Would you reproduce exactly, and only, the lines starting at the one with "Cole Hann Brown" and ending at the last line of the data, with both included? Leave the pictures out.

==================================================

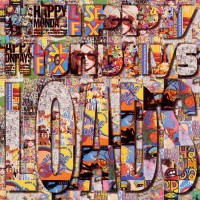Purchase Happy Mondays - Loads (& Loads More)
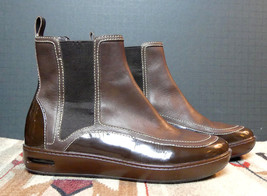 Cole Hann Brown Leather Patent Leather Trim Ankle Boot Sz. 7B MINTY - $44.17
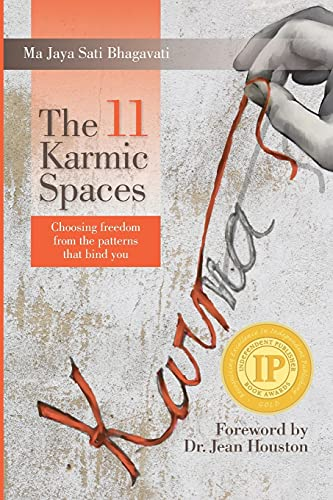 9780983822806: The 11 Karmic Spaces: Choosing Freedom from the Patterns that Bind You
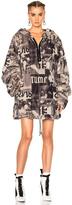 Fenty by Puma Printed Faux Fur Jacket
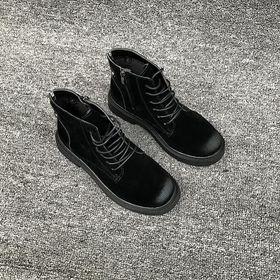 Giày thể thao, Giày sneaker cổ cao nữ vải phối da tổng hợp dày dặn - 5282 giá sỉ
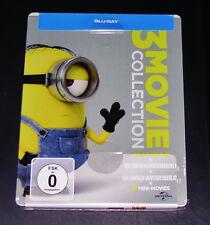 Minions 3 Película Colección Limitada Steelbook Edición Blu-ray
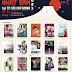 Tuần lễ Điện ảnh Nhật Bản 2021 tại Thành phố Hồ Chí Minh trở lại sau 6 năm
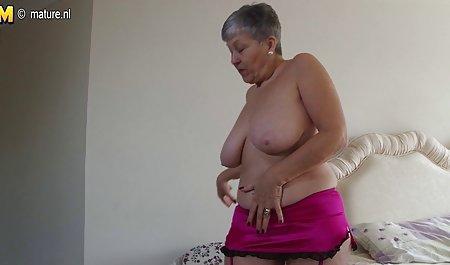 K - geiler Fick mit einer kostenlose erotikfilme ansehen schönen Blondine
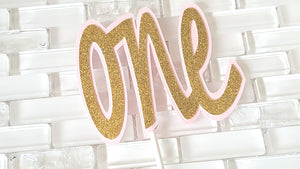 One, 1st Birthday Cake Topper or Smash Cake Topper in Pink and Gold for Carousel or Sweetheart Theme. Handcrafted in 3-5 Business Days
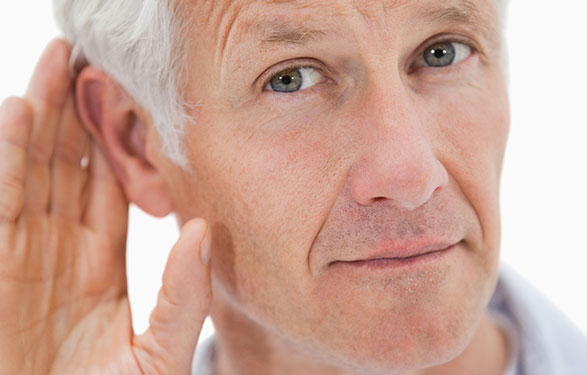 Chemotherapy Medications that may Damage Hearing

==================================================

#### EXERCISE RESPONSE:
 Cole Hann Brown Leather Patent Leather Trim Ankle Boot Sz. 7B MINTY - $44.17
 9780983822806: The 11 Karmic Spaces: Choosing Freedom from the Patterns that Bind You
 Fenty by Puma Printed Faux Fur Jacket
 Giày thể thao, Giày sneaker cổ cao nữ vải phối da tổng hợp dày dặn - 5282 giá sỉ
 Minions 3 Película Colección Limitada Steelbook Edición Blu-ray
 Tuần lễ Điện ảnh Nhật Bản 2021 tại Thành phố Hồ Chí Minh trở lại sau 6 năm
 K - geiler Fick mit einer kostenlose erotikfilme ansehen schönen Blondine
 One, 1st Birthday Cake Topper or Smash Cake Topper in Pink and Gold for Carousel or Sweetheart Theme. Handcrafted in 3-5 Business Days
 Chemotherapy Medications that may Damage Hearing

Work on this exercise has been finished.